Николай Алексеевич (у психиатров что, квота на имена?) выслушал мою историю и стал задавать вопросы о настроении: как часто оно меняется? насколько резко? всегда ли для этого есть причины? как я чувствую себя после очередных «качелей»? Вопросы казались мне очень похожими, поэтому и отвечала я почти одно и то же.
Он делал какие-то пометки в планшете, переспрашивал и кивал.
– Вы назвали причиной недавнего приступа книгу с индийскими сказками. Для вас это особенная тема? Всегда ли упоминание этой страны приводит к подобным последствиям?
– Вроде нет… Да и не случалось со мной за эти десять лет ничего подобного.
Потом он опять вернулся к вопросам про настроение, состояние, ощущения и что-то ещё, что я всё равно не могла различить. Это заняло больше часа, после чего врачи предложили мне «пойти пока что перекусить». Когда я вернулась, они насовещались и Николай Алексеевич сказал, что пока что ложиться в больницу мне не надо, а надо наблюдать за собой. Выдав рецепт с тайным посланием для фармацевтов, он назначил дату следующего приёма и продиктовал свой номер.
У больницы папа меня ждал уже вместе с дедушкой. Я поспешила его обнять:
– Мне уже лучше!
Пока мы ехали ко мне, я постаралась передать им содержание разговора, но довольно быстро увязла в пересказе своих однообразных ответов.
– …и сказал: «…пока что ложиться не надо». Пока что! Чёрт! То есть рано или поздно придётся…
Поздно не получилось.
5.
Через пару дней я вышла на работу и отказалась от перевода сборника. Редактор долго допытывался, почему я отказываюсь от такого выгодного проекта, но моё упрямое молчание взяло верх.
Я пила лекарства, периодически приезжала к доктору, отчитывалась, что ухудшений нет, работала и проводила время с дедушкой или друзьями. Это продолжалось почти полгода, а потом дедушка заболел.
Заболел внезапно, сильно и было совершенно непонятно, что это. Участковый врач развела руками: «А что вы хотели в таком возрасте?» Скорая госпитализировать отказалась, не нашли причин: с сердцем всё в порядке, реакция хорошая, показаний для рентгена или МРТ не было. Папа подключил своих знакомых, и дедушку обследовали в военном госпитале.
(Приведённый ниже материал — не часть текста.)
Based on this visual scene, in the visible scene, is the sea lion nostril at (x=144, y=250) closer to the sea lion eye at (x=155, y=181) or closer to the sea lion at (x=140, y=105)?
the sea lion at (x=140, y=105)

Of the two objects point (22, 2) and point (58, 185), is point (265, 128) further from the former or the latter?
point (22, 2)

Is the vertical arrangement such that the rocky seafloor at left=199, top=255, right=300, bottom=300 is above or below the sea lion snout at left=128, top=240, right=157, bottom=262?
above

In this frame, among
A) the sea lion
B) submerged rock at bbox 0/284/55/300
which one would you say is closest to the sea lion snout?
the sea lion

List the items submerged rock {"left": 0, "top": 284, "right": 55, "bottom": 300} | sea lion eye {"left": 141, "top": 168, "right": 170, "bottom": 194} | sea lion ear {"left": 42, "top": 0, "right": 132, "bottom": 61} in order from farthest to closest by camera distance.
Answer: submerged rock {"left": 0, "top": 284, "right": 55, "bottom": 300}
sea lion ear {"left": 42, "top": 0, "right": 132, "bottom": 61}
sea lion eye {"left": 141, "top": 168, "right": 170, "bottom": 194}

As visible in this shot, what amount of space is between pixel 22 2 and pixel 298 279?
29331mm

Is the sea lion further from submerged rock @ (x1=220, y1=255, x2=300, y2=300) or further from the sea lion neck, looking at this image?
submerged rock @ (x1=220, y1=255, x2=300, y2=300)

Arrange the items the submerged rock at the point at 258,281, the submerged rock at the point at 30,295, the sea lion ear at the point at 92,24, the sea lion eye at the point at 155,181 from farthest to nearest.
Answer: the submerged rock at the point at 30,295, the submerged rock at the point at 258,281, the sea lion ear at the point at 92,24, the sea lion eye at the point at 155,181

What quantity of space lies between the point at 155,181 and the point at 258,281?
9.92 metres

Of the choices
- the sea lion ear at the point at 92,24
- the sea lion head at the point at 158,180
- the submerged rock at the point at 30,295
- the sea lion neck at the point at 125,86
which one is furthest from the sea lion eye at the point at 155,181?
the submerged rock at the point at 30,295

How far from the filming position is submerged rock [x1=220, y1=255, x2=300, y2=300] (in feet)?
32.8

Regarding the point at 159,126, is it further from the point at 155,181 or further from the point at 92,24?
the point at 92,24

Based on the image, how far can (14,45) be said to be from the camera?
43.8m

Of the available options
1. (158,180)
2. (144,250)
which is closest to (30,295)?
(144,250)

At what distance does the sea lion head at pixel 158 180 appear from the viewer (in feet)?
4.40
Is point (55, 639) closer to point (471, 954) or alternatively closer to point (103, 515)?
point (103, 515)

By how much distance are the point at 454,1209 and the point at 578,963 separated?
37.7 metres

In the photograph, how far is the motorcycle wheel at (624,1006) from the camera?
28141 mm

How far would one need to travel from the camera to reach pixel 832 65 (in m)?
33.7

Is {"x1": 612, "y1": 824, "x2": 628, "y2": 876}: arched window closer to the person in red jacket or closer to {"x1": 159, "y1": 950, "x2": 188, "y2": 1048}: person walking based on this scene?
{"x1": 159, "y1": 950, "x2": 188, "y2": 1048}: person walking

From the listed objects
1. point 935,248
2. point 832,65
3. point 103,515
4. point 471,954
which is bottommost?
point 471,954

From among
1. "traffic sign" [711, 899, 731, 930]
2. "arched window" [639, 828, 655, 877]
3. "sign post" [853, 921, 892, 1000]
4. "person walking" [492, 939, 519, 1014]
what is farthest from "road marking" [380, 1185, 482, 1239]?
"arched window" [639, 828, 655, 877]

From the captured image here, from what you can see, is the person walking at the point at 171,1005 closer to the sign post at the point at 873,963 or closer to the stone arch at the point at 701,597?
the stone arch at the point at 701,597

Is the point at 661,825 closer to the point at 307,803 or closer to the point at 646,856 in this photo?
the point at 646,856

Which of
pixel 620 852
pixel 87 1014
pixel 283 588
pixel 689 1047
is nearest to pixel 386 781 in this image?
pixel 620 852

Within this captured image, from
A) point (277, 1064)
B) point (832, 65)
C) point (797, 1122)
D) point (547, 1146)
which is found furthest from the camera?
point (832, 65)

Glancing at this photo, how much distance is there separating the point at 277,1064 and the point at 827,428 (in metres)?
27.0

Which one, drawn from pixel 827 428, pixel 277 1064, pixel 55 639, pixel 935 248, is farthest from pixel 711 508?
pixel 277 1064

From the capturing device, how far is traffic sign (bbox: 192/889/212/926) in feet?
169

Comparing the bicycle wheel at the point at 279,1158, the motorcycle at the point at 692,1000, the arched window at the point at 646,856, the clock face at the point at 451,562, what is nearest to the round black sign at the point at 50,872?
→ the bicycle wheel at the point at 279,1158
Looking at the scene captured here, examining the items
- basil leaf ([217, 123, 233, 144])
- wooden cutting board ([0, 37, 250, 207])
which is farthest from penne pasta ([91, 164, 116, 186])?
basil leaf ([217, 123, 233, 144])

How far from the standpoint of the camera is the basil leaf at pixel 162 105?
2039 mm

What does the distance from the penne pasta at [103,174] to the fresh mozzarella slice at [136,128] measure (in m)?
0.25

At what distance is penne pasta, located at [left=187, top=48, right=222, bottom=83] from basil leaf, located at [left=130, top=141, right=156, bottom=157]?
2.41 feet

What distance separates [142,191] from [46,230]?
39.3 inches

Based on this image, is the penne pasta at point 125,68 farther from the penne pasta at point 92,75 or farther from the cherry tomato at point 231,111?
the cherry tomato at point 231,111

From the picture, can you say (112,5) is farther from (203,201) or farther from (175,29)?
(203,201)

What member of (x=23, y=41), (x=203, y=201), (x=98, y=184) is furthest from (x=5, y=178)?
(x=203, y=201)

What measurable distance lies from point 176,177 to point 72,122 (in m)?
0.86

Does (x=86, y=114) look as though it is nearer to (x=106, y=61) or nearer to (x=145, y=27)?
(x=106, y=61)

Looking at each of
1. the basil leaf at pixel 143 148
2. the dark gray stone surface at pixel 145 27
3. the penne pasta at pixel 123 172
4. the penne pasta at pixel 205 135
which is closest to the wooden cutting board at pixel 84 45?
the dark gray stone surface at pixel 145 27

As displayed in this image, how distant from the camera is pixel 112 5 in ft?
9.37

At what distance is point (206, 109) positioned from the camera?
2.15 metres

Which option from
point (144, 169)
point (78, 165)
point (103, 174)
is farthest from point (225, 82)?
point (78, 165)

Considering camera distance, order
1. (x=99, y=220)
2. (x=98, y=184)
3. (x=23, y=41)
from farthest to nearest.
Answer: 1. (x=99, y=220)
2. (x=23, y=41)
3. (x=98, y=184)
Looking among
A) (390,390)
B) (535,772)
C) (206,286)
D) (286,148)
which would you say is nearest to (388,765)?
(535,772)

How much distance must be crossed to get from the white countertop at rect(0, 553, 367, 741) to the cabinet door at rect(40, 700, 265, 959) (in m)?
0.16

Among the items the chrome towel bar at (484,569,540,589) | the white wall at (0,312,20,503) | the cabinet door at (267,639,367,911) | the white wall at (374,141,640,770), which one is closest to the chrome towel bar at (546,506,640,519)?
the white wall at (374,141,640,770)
Узнав о результатах, я расплакалась прямо там: опухоль мозга. Как так? Почему мы её пропустили? Почему я ничего не заметила?! Почему не обратила внимания на то, что дедушка в последнее время упоминал о головной боли?!
Меня привели в чувство и сказали, что даже такой диагноз – ещё не приговор. Дедушке назначили лечение, и его состояние стабилизировалось. За первые месяцы болезни он сильно похудел и ослаб, но первый курс химиотерапии остановил этот процесс, а после дедушка даже поправился. На работу, конечно, он не вернулся, но и находиться постоянно в больнице не было необходимости.
Я проводила с ним максимум свободного времени, хотя предчувствия, что дедушки скоро не станет, не было. Наоборот, лечение подарило мне надежду, что дедушка выздоровеет. Он даже с размахом отметил семидесятипятилетний юбилей! Приехало много его учеников – даже из-за границы! – а мама не снизошла хотя бы до смс.
6.
Увы!.. Через год дедушка прошёл ещё один курс химиотерапии, но, по сравнению с первым, его состояние не улучшилось. Наоборот, потихоньку начало ухудшаться.
Всё это время он держался огурцом: читал, шутил, присылал мне смешные ролики и милые открытки, дописывал статьи и общался с коллегами.
У меня же глаза постоянно были на мокром месте, началась бессонница и прочие прелести стресса. Мне было жутко стыдно за это, потому что вот дедушка, человек со смертельным диагнозом – бодрый и весёлый, а вот я – молодая и здоровая, а чувствую себя полной развалиной.
Поскольку чувство вины было одним из краеугольных камней моей жизни, оно быстро захватило управление моей жизнью в свои руки. Не помогала ни папина поддержка, ни здравый смысл: меня засасывало, словно в трясину.
Единственным, кто успешно боролся с моими демонами, был Николай Алексеевич. Он назначил мне другие лекарства, из-за которых недели полторы я чувствовала себя настоящим овощем. Потом стало полегче: я всё понимала, но мало на что реагировала, – но зато и не винила себя ни в чём.
Через полгода дедушки не стало. До семьдесят седьмого дня рождения он не дожил месяца.